Вообрази, что будет с твоей сутью, и чем приблизительно закончится штопор полёта утратившего смысл пребывания в небе. Вообрази, дабы потеребить рудименты тебя прежнего. Ведь не страх тебя удерживает в точке нынешнего твоего положения. Удерживает исключительно вдохновение и желание проводить свет, и предчувствие того как же он насущно необходим в не рассеянном виде ищущим его. Ты же отчетливо помнишь как сам его алкал, и сколько проблудил в полу-тьме полу-свете ища и веря…

... Обнаруживается тобою, самая ценная и сегодня актуальная закономерность в очерчивающей твое эго буковке Я. Низкий поклон вам, Славяне, за именно такой её узор, легко питающий душевное фантазирование. Обнаруживается законченная окружность линзы и двойная надежная ручка, дабы точным и не дрожащим было наведение лучей света сквозь этот магический кристалл личности. Да, ты продолжаешь искать трактовки буквы очерчивающей тебя. И её слои продолжают не заканчиваться. И это творчество архи продуктивно и увлекательно. Одним мазком образа вокруг литеры своей обособленности ты рождаешь целые миры для себя. Открываешь их вне себя. Сколько их оказывается, разных, огромных и величественных, уже существует необозримо для тебя долго. Лишь подбирая и варьируя тон звучания души, обнаруживаешь ты их для себя. Ты их находишь в пространстве и летишь в их гостеприимное лоно в готовом скафандре соответствующего образа…

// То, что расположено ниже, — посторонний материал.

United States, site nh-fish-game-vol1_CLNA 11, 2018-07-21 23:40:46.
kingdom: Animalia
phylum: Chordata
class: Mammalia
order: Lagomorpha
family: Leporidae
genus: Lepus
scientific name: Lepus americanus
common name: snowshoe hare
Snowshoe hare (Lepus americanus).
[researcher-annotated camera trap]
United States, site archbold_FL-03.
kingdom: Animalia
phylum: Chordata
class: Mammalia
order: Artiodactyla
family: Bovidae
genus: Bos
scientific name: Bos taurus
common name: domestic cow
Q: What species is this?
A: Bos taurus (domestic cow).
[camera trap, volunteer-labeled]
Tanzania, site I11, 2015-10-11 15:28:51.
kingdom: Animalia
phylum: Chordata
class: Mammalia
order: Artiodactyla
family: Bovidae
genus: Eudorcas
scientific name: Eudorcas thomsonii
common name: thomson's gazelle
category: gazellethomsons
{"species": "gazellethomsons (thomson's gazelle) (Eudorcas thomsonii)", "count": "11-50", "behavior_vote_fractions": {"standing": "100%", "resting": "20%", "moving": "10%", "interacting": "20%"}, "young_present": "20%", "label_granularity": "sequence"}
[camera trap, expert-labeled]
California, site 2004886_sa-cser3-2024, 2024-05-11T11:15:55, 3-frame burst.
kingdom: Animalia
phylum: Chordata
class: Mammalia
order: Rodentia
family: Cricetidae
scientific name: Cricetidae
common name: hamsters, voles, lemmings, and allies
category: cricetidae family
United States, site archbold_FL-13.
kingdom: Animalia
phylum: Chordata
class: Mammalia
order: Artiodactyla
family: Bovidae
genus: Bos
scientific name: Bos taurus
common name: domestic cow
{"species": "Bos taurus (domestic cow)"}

... И сейчас тебе как никогда необходимо подобное самообразование. Ведь ты приближаешься к миру в который столь страстно стремился. К миру в котором по твоему сердечному велению возможно волшебство проекции чудес с тобой произошедших на сердца стремящиеся ввысь реальности чудес, но по недоразумению бьющиеся в телах увязших в топи светско-социальных пут. Приближаешься ты не в географическом смысле. Ты приближаешься посредством эволюции своего видения и чувствования. К нему и возможно приблизиться только двигаясь таким вот действенным образом, по давно обитаемой тобою географии. Изведанные тропки не отвлекают визуальной новизной, не ошарашивают поверхностным восторгом, и ведут прямиком к слоям сути. И ты приближаешься, согласно всем законам параллельной необъятности… Тропки по которым ступаешь ты весьма нахожены, много легенд об их путниках циркулирует в информационном пространстве. Тобою просто несколько искривлена для собственных отважных нужд плоскость в которой мечутся эти завораживающие весточки. И, оказывается, по наклонной натяжения плоскости легко выпорхнуть в любой окружающий объём жизни текущей по объёмным законам…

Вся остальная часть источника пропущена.